# SOURCE PASSAGE start

The child welfare system may soon receive a big, and much-needed, shot of IT—with the potential to drastically improve both children’s and caseworkers’ safety.

The Information Portability Project, started by a partnership among the University of Pennsylvania’s Field Center for Children’s Policy, Practice & Research; Montgomery County, PA; Stewards of Change; Microsoft; and Motorola, is “designed to bring technology that currently exists in the business world to child welfare,” says Debra Schilling Wolfe, MEd, executive director of the field center. “The goal is to improve safety, decision making, and efficiency.”

Wolfe says the initiative’s impetus came from the frustrations one colleague, Richard Gelles, PhD, dean of Penn’s School of Social Policy & Practice and one of the field center’s faculty directors, has been raising for years. Wolfe summarizes: “Why is it that FedEx knows where any package is at any given moment and eBay can track bids on millions of items in real time, yet we don’t know what children that have been reported to the child welfare system have been seen and can’t accurately track kids who are in foster care? That’s pretty scary.”

# SOURCE PASSAGE end

> _DIRECTIVES_
- a) Duplicate the child welfare technology passage from "The child welfare system may" up to and including "and caseworkers’ safety.".
- b) According to the child welfare technology passage, what is the goal of the Information Portability Project?

# RECORD SET start

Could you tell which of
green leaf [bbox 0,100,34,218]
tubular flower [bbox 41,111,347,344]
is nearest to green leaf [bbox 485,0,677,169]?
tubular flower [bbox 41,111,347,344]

# RECORD SET end
# RECORD SET start

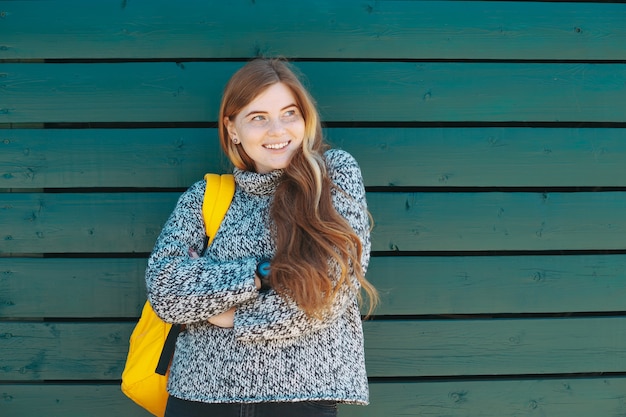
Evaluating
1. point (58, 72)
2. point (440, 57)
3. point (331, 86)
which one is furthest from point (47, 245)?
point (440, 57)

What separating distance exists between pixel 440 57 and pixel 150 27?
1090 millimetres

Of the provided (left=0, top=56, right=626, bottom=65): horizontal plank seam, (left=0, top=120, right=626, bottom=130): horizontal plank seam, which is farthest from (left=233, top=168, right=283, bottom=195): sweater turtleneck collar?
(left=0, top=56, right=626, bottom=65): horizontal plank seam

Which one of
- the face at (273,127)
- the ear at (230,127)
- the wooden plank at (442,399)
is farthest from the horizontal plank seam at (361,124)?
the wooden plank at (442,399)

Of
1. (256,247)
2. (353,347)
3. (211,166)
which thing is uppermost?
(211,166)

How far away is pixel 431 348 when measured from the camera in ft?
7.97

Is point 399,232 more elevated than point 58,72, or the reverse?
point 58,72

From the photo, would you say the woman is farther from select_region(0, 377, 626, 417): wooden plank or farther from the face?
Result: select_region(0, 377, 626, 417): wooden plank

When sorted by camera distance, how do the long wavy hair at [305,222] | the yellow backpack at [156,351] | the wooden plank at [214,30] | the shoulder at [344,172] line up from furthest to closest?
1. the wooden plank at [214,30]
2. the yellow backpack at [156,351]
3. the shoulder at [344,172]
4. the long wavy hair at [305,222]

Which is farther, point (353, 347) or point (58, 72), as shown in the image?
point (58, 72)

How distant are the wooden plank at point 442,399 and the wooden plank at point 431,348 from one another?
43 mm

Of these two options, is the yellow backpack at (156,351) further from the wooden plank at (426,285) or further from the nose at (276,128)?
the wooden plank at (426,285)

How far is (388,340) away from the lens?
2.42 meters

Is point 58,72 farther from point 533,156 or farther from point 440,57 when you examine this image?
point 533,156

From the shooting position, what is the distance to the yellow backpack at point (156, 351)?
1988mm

# RECORD SET end

> _WORKED ANSWERS_
- a)
The child welfare system may soon receive a big, and much-needed, shot of IT—with the potential to drastically improve both children’s and caseworkers’ safety.

- b) Its goal is to improve safety, decision making, and efficiency.